Según los informes de Consumaseguridad, cardiólogos de todo el mundo,  se reunieron en Barcelona del 2 al 6 de septiembre con motivo del Congreso Mundial de Cardiología, y vieron la relación del riesgo de sufrir problemas cardiovasculares con la seguridad alimentaria. Lo que manifiestaron fue claramente que existen ingredientes alimentarios desequilibrados o desequilibrantes que pueden tener consecuencias negativas en la salud de las personas, derivados sobre todo de la presencia de microorganismos patógenos. No sería el caso de la dieta mediterránea, cuyos beneficios acaban de ser demostrados recientemente por expertos españoles. Con este estudio queda además abierta la puerta a recomendaciones fiables y rigurosas para los consumidores.

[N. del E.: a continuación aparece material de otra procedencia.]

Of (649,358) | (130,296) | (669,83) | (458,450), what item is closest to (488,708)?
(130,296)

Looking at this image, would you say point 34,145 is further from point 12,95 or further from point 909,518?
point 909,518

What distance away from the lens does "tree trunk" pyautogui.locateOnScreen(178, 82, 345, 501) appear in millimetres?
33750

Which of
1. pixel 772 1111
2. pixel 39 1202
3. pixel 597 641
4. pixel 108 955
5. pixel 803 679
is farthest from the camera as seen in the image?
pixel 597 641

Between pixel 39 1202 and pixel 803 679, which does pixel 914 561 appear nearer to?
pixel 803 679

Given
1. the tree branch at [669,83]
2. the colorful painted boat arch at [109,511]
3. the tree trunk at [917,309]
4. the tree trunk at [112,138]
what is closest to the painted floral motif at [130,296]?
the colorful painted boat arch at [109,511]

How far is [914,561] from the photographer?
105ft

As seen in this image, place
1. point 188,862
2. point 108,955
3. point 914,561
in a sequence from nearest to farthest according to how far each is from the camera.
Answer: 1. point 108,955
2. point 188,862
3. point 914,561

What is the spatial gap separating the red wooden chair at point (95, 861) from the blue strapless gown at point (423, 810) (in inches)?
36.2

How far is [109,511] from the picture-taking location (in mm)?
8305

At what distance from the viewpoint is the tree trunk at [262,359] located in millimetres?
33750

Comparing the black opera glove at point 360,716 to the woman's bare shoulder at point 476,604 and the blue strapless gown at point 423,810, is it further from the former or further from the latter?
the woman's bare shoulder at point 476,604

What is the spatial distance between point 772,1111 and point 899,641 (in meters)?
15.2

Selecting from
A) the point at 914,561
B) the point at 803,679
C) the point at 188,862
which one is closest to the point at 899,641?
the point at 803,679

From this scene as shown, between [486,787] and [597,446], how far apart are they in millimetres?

La relación, cada vez más generalizada, entre alimentación y salud humana ha llevado a plantear la posibilidad de crear normativas que impidan el consumo de alimentos excesivamente grasos o con elevadas concentraciones de sal. Estos alimentos deberían ir acompañados de etiquetas en las que se informara de que se trata de productos poco saludables. Además, debería propugnarse la formulación de nuevas normas que impidieran o limitaran a la industria alimentaria el uso de ingredientes con peligro para la salud humana.
Actualmente, cada vez está más claro que el consumo excesivo de grasas saturadas, grasas insaturadas de tipo trans y de sal está relacionado con la aparición de problemas de salud a largo plazo. Estos problemas, a la vez, están conectados también con el consumo de alimentos poco saludables. Ante esta situación, se plantean distintas propuestas, como la de tratar estos nutrientes como tóxicos y empezar a propugnar su eliminación, algo complejo y prácticamente imposible a día de hoy ya que, si se tuvieran que prohibir todos los ingredientes que puedan parecer poco saludables, comer algo se convertiría en una difícil tarea.

Entender el problema


La escasa formación que recibe el consumidor dificulta que pueda adoptar estrategias de alimentación correctas



Estas propuestas científicas, obtenidas de una fuente primaria de investigación, pueden llevar a situaciones peligrosas. En primer lugar, puede crearse una situación de alarma en la que sólo será posible comer lo que se considere natural, huyendo de alimentos elaborados. Actualmente, esto es imposible, puesto que tanto la industria como los consumidores están acostumbrados a una manera de trabajar, preparar y consumir alimentos difícil de modificar.

Una segunda situación es que se haga caso omiso de las recomendaciones, posibilidad estrechamente relacionada con una situación de riesgo ya que, aún comunicando el riesgo, nunca se conseguirá mejorar la situación. Lejos de solucionar problemas potenciales, la solución no pasa por la prohibición sino por presentar el problema a las empresas alimentarias y crear una estrategia concreta.

En este sentido, el Ministerio de Salud y Consumo español ha creado una estrategia de comunicación e intervención conocida como la estrategia NAOS (Estrategia para la Nutrición, Actividad Física y Prevención de la Obesidad), que permite una adaptación a los nuevos avances. Uno de los mayores problemas es que la escasa formación que recibe el consumidor, lo que dificulta que pueda adoptar estrategias concretas.